The conclave date was set Friday afternoon during a vote by the College of Cardinals who have been meeting all week to discuss the church’s problems and priorities and the qualities a new pope must possess.

Tuesday will begin with a morning Mass in St. Peter’s Basilica, followed by a solemn procession into the Sistine Chapel and the first round of secret balloting in the afternoon.

Only one vote is held the first afternoon. If black smoke is sent snaking out of the chapel chimney to indicate there is no immediate victor, the cardinals will retire for the day. They will return Wednesday for two rounds of balloting in the morning, two rounds in the afternoon until a pope has been chosen.

In the past 100 years, no conclave has lasted longer than five days.

That said, there doesn’t appear to be a front-runner in this election for a successor to the retired Benedict XVI, and the past week of deliberations has exposed sharp divisions among cardinals about some of the pressing problems facing the church, including of governance within the Holy See itself.

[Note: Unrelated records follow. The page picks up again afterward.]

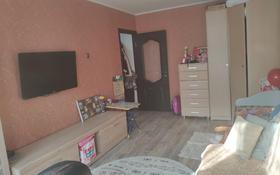 1-комнатная квартира, 30.3 м², 5/5 эт., мкр Орбита-3, Торайгырова — Мустафина за 10.3 млн ₸ в Алматы, Бостандыкский р-н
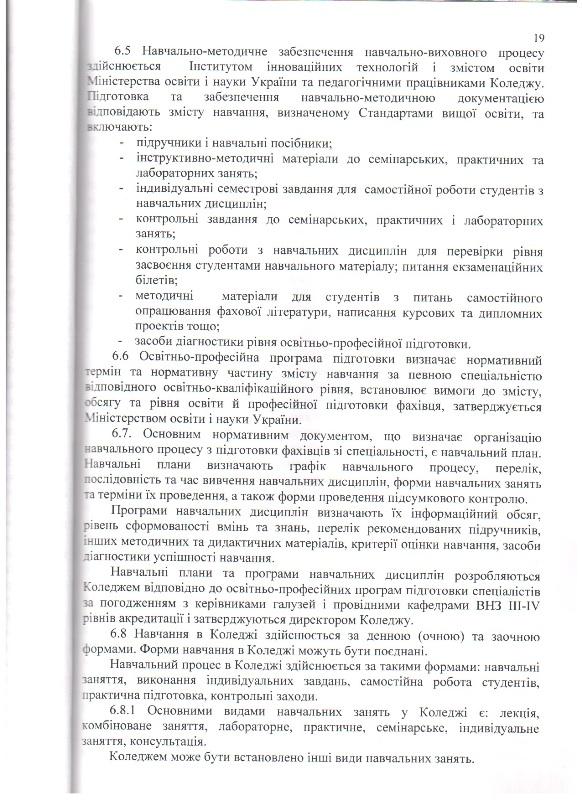 statyt_19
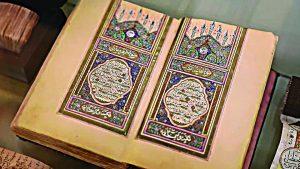 Les musées de La Mecque racontent l'histoire du passé et du présent de la ville sainte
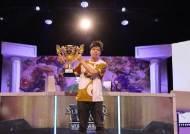 '서머너즈 워', 올해 글로벌 e스포츠 왕좌에 중국 레스트 등극
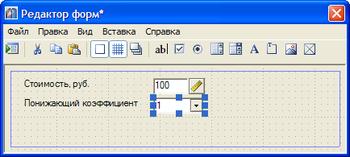 Диалоговое окно редактора форм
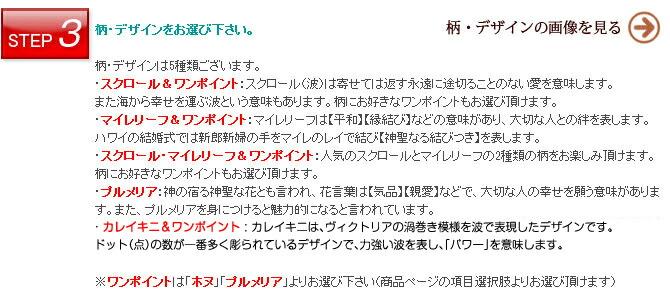 【step-3】柄・デザインの画像を見る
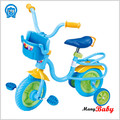 2015 cheap baby tricycle in guangzhou China for sale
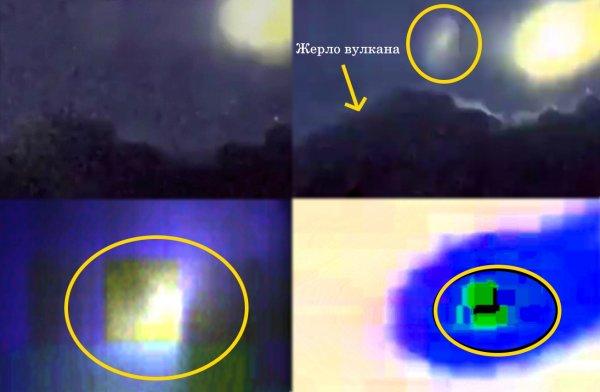 Пришельцы живут в лаве: «Роскосмос» отложил пуск «Союза» из-за крушения НЛО в Японии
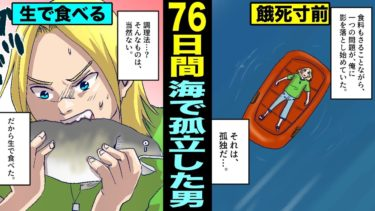 【実話漫画】海の真ん中で76日間生き延びた男。なぜ生き続ける事ができたのか?その秘密とは?(マンガ動画)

U.S. Cardinal Timothy Dolan, considered a papal contender, said in a blog post Friday that most of the discussions in the closed-door meetings covered preaching and teaching the Catholic faith, tending to Catholic schools and hospitals, protecting families and the unborn, supporting priests “and getting more of them!”

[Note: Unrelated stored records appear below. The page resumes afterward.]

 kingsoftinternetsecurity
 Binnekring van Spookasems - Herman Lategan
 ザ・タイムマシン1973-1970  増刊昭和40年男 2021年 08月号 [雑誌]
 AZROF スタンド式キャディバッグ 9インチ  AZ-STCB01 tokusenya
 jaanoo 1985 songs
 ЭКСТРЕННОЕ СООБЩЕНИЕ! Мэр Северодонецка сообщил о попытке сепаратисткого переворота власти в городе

“Those are the ‘big issues,’ ” he wrote. “You may find that hard to believe, since the ‘word on the street’ is that all we talk about is corruption in the Vatican, sexual abuse, money. Do these topics come up? Yes! Do they dominate? No!”

Early in the week, the Americans had been pressing for more time to get to the bottom of the level of dysfunction and corruption in the Holy See’s governance that was exposed by the leaks of papal documents last year.